**Problem to solve**
Reproduce exactly the lines from the one containing "Judging by this" through the last line of the data, both ends included.

>> Begin

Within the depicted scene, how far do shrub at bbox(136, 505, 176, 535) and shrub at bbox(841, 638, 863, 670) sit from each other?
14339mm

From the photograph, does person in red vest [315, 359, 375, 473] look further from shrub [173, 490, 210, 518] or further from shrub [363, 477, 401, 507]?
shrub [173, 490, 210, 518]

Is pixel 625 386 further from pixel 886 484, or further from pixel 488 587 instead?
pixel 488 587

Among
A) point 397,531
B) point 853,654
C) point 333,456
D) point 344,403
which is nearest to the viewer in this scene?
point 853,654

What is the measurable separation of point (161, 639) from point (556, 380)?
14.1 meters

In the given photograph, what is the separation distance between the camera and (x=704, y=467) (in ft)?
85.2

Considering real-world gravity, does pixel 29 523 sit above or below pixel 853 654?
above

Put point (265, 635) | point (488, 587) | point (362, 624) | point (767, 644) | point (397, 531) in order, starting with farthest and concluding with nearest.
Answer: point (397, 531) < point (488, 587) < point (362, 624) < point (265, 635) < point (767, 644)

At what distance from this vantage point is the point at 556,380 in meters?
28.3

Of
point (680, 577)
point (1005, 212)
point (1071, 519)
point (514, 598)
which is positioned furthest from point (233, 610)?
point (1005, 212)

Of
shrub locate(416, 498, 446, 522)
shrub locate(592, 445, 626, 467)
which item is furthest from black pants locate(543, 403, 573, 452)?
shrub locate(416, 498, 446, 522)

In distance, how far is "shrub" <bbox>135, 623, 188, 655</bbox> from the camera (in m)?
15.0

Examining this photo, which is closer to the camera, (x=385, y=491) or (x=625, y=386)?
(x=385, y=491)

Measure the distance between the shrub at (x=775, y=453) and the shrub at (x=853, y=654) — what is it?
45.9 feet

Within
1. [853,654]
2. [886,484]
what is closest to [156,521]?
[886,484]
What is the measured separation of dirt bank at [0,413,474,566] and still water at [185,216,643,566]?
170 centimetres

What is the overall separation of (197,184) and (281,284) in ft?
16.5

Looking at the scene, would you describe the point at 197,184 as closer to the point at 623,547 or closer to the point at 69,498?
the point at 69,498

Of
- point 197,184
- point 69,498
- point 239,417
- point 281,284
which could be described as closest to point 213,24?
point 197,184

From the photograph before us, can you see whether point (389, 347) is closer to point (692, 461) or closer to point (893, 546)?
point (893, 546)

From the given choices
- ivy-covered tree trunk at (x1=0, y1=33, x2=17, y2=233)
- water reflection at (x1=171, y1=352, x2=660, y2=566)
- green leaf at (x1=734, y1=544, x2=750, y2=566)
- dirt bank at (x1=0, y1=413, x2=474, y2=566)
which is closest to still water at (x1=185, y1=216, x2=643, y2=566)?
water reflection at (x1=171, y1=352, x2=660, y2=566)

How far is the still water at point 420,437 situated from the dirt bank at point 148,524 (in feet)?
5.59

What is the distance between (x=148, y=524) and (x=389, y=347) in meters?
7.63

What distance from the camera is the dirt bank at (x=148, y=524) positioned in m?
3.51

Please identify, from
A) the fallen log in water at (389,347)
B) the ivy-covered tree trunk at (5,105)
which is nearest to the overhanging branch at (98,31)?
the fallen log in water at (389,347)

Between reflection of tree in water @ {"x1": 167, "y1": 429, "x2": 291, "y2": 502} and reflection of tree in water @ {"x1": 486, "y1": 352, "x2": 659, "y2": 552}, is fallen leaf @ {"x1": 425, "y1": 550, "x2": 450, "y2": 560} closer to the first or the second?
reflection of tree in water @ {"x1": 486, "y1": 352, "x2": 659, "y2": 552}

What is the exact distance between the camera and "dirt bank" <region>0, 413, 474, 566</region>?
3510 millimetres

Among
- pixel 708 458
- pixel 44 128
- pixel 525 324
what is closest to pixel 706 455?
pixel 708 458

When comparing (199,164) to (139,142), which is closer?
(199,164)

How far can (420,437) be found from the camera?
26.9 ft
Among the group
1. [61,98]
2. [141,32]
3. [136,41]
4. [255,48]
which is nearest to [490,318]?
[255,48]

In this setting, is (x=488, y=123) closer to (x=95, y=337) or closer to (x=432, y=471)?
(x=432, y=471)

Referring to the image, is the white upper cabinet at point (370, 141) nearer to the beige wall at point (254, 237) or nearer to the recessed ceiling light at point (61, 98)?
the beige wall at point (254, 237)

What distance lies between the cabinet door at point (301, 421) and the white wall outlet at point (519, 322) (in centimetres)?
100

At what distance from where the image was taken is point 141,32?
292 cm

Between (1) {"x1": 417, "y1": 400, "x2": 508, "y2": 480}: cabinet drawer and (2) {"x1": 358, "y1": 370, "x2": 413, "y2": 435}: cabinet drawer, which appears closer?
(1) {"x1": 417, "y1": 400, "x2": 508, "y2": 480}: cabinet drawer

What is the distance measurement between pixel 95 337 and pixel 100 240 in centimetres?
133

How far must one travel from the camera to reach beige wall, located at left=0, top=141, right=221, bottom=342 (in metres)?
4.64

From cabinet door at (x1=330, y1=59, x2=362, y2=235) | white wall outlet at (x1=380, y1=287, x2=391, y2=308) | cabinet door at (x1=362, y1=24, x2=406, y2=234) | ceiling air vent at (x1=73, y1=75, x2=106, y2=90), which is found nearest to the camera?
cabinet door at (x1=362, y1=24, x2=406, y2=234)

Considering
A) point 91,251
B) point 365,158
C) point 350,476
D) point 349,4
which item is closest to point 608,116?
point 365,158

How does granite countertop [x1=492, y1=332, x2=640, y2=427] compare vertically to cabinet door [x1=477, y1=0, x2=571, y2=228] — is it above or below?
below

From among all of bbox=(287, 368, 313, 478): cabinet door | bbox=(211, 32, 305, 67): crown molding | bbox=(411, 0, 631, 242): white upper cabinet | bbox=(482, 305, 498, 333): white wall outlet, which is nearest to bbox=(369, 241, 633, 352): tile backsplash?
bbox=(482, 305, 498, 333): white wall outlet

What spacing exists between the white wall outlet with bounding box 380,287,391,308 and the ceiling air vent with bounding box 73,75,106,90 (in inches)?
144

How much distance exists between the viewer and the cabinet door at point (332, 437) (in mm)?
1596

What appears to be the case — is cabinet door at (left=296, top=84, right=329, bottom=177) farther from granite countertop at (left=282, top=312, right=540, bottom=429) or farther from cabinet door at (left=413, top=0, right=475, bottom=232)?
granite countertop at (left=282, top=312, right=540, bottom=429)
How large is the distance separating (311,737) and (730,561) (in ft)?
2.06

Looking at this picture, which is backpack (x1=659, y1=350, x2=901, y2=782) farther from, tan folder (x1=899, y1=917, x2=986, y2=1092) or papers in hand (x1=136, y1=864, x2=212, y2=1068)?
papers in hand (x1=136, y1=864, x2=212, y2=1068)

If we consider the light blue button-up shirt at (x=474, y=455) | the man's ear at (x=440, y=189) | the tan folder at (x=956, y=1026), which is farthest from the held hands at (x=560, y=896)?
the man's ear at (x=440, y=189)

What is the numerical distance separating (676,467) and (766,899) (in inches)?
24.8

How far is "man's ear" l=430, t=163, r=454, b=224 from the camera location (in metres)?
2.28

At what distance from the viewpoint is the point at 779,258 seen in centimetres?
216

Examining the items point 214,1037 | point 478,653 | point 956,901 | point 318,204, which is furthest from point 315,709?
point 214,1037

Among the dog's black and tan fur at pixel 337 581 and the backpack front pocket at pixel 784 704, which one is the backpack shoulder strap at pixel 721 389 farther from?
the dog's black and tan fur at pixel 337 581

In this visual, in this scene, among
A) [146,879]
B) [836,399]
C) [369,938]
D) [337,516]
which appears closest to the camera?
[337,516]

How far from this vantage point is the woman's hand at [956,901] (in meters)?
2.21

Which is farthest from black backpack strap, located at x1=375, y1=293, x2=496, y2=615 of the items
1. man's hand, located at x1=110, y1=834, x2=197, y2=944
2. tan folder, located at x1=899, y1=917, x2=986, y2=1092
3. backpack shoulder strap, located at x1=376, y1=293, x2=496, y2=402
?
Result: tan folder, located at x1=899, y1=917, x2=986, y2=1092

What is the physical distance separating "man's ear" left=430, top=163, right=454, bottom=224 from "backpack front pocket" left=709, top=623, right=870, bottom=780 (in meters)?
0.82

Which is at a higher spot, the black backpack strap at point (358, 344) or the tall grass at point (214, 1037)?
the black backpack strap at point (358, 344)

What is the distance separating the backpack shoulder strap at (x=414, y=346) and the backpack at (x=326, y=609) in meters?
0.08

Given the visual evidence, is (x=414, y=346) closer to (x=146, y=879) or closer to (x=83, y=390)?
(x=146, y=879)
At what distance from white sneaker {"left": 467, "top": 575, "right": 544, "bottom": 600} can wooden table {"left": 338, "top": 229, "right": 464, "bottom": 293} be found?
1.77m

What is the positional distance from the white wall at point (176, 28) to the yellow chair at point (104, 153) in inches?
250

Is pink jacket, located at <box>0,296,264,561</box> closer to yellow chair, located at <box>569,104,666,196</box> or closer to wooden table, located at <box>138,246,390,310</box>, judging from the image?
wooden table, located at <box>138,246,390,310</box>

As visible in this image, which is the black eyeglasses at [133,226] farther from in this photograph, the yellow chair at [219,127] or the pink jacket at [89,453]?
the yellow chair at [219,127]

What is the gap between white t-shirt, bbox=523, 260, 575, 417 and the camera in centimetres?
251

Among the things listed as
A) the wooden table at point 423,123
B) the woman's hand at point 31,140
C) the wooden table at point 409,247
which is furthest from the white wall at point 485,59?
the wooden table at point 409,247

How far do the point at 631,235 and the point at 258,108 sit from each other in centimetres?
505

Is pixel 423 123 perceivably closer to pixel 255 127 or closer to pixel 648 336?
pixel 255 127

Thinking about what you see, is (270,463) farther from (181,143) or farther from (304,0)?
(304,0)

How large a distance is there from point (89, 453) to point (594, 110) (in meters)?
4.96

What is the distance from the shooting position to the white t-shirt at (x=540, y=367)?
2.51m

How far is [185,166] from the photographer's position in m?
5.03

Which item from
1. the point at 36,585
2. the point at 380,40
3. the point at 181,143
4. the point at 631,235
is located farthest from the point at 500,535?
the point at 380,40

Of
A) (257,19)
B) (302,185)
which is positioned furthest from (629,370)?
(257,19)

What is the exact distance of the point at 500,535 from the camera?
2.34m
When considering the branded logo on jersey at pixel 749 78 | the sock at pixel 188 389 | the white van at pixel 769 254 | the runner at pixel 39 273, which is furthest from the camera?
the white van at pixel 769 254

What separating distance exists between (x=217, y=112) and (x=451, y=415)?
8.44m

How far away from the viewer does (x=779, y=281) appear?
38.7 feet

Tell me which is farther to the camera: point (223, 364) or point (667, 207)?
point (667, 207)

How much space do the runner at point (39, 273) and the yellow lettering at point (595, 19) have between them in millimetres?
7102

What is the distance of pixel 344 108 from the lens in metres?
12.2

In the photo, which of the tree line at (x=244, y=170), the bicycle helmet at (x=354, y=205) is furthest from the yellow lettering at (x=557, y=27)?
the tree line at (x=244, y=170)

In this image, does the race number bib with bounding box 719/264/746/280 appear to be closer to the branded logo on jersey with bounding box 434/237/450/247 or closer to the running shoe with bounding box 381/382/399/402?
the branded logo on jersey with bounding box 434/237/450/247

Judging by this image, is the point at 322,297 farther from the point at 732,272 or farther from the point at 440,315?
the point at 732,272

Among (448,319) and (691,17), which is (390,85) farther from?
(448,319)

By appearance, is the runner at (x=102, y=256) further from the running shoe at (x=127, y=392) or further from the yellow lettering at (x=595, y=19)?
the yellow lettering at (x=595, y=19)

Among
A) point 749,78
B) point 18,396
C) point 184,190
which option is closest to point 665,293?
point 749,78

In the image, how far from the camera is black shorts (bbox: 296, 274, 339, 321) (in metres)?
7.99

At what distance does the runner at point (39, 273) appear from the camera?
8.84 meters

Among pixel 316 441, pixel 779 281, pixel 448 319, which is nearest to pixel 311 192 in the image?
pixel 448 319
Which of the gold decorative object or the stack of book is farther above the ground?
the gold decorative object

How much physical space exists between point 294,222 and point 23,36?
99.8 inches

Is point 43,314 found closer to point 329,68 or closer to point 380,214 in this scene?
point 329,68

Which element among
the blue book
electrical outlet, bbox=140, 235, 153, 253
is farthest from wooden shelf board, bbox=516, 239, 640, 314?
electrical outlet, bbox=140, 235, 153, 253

>> End

**Expected output**
Judging by this image, is the point at 322,297 farther from the point at 732,272 or farther from the point at 440,315?
the point at 732,272

Among (448,319) and (691,17), which is (390,85) farther from?
(448,319)

By appearance, is the runner at (x=102, y=256) further from the running shoe at (x=127, y=392) or further from the yellow lettering at (x=595, y=19)?
the yellow lettering at (x=595, y=19)

Among
A) point 749,78
B) point 18,396
C) point 184,190
which option is closest to point 665,293?
point 749,78

In the image, how far from the camera is black shorts (bbox: 296, 274, 339, 321) (in metres)?
7.99

At what distance does the runner at point (39, 273) appear from the camera?
8.84 meters

Among pixel 316 441, pixel 779 281, pixel 448 319, which is nearest to pixel 311 192 in the image?
pixel 448 319
Which of the gold decorative object or the stack of book is farther above the ground?
the gold decorative object

How much physical space exists between point 294,222 and point 23,36?
99.8 inches

Is point 43,314 found closer to point 329,68 or closer to point 380,214 in this scene?
point 329,68

Which element among
the blue book
electrical outlet, bbox=140, 235, 153, 253
is farthest from wooden shelf board, bbox=516, 239, 640, 314?
electrical outlet, bbox=140, 235, 153, 253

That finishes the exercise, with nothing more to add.